In this issue of Endoscopy, Yang et al. [6] provide results of a retrospective multicenter study of 30 patients who underwent successful LAMS placement for short-length (4 – 5 mm) strictures, of which nearly 90 % were (not unexpectedly) anastomotic, and most were gastrojejunal. Of the 30 patients, 27 had undergone previous multiple endoscopic therapies, including traditional SEMS placement prior to undergoing LAMS placement. LAMS migration occurred in 8 % of patients. Approximately 83 % of patients were symptom free at 100 days following stent removal. These results are substantially better than previous reports using fully covered SEMS for benign GI strictures, including a large series using LAMS from our centers, which showed a clinical success at 6 months of 61 % [7]. This may be due to a shorter median follow-up in the Yang paper. Additionally, and somewhat surprisingly, two severe early adverse events occurred – one patient with bleeding that required embolization and one patient experienced perforation that required surgical repair. It was unclear whether pre- or postdeployment dilation had been performed during placement in either of these two patients, as dilation was performed in some patients in the series even though the delivery system (10.8 Fr in diameter) should easily pass through a small (~4 mm) stenosis.

Other series, one describing 5 patients [8], and another with 25 patients (including patients from our own centers) [7], have been published using the same device for the same indications. However, we noted some problems not described in the present series, including de novo strictures and buried stents, the latter presumably due to strictures incorrectly measured at less than 1 cm in length. Whether other LAMS (SPAXUS; Taewoong Medical, Seoul, Korea) or short-length (2 and 3 cm), flanged stents (e. g. Nagi Stent; Taewwoong Medical), both available outside the United States, yield similar results in such strictures remains to be seen.

The basic hypotheses being tested in these studies – that short anastomotic strictures are more amenable to prolonged stent therapy than longer benign strictures, and that a wide, dumbbell-shaped stent can largely prevent migration – seem valid. The authors do not define a timeline for what they considered long-term clinical success. One must certainly be cautious about interpreting the results of this study as a potentially good long-term solution, given the short median follow-up of only 100 days after stent removal.

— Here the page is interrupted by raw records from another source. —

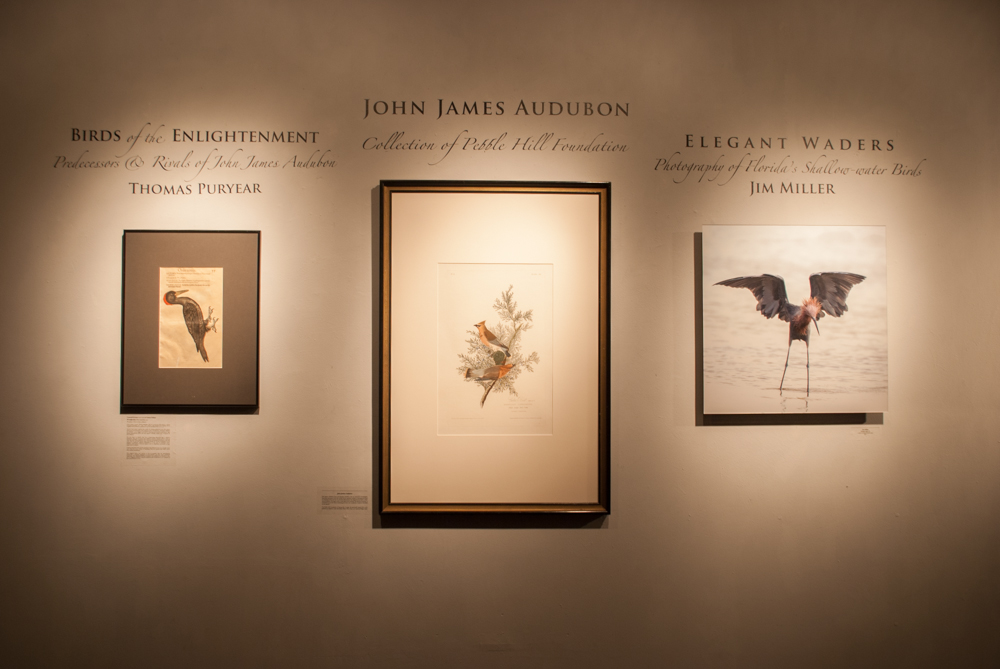 Frontal shot of all three exhibitions with their titles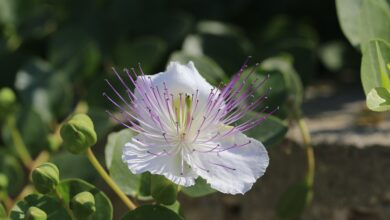 Photo of Prune Capers: [Importance, Time, Considerations and Steps]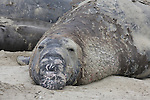 Molting elephant seal bull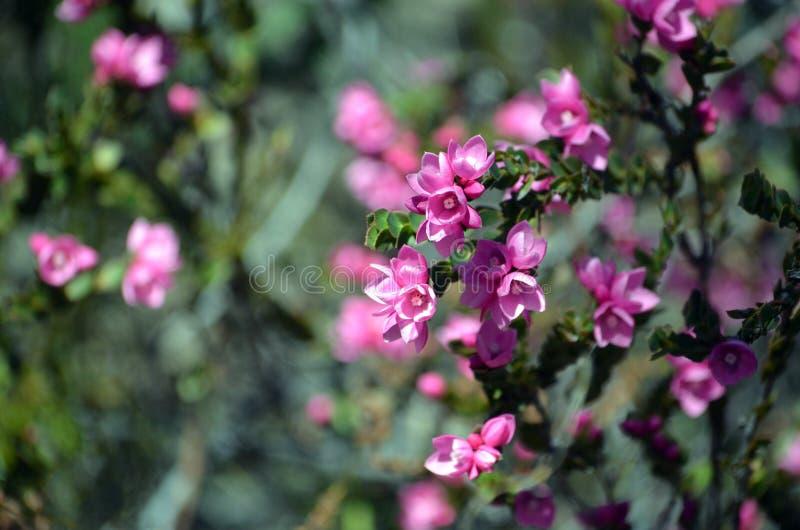 澳大利亚当地罗斯, Boronia serrulata的桃红色花 免版税库存照片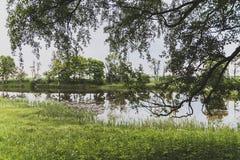 στάσιμο ύδωρ Στοκ Εικόνες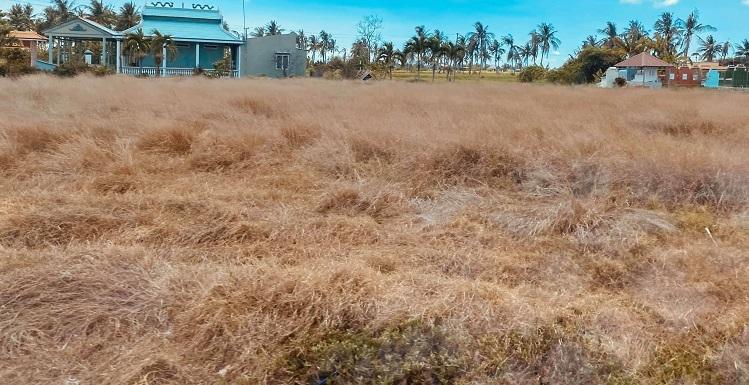 Tại Cà Mau, hơn 19.000 hecta lúa bị thiệt hại, 43.000 hecta rừng đang ở cấp độ cực kỳ nguy hiểm, hơn 20.000 hộ dân bị thiếu nước sinh hoạt.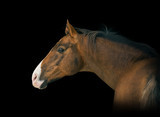 Portrait of red horse with white line on face on black background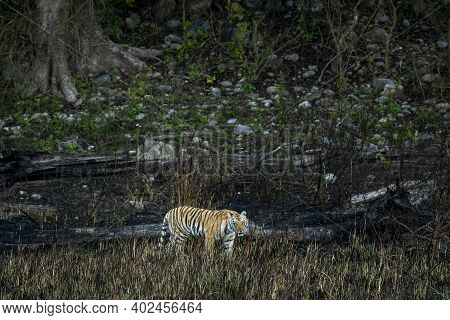 Wild Bengal Tiger Of Terai Region Forest At Uttarakhand India - Panthera Tigris Tigris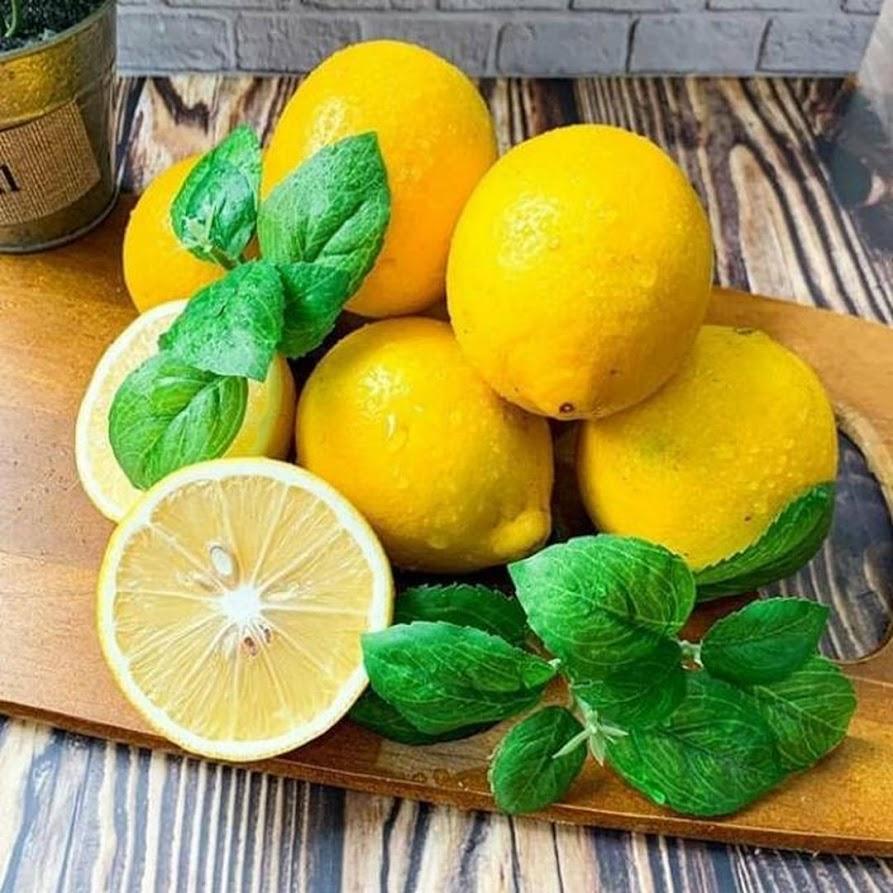 Bibit jeruk lemon California berbuah jeruk lemon Sulawesi Selatan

Will LAMS become the endoscopic treatment of choice for patients with this type of stricture? The answer is a qualified maybe. First, the devices are not universally available. Second, their cost is much greater (up to five times more) than that of traditional covered metal stents. More importantly, larger numbers of patients enrolled in randomized controlled trials comparing these devices with traditional therapy with much longer follow-up (perhaps years) are needed. At the present time, however, it is reasonable to consider the use of LAMS for patients in whom all other endoscopic interventions have failed (multiple dilations with or without corticosteroid injection, needle-knife electroincision) as a final endoscopic therapy before consideration of surgery, and perhaps even as destination therapy in poor surgical candidates. As management of these patients continues to evolve, studies should address the most appropriate duration of stent therapy, and whether a more tailored approach based on a wider range of LAMS sizes and shapes can further improve upon long-term patency of refractory anastomotic strictures.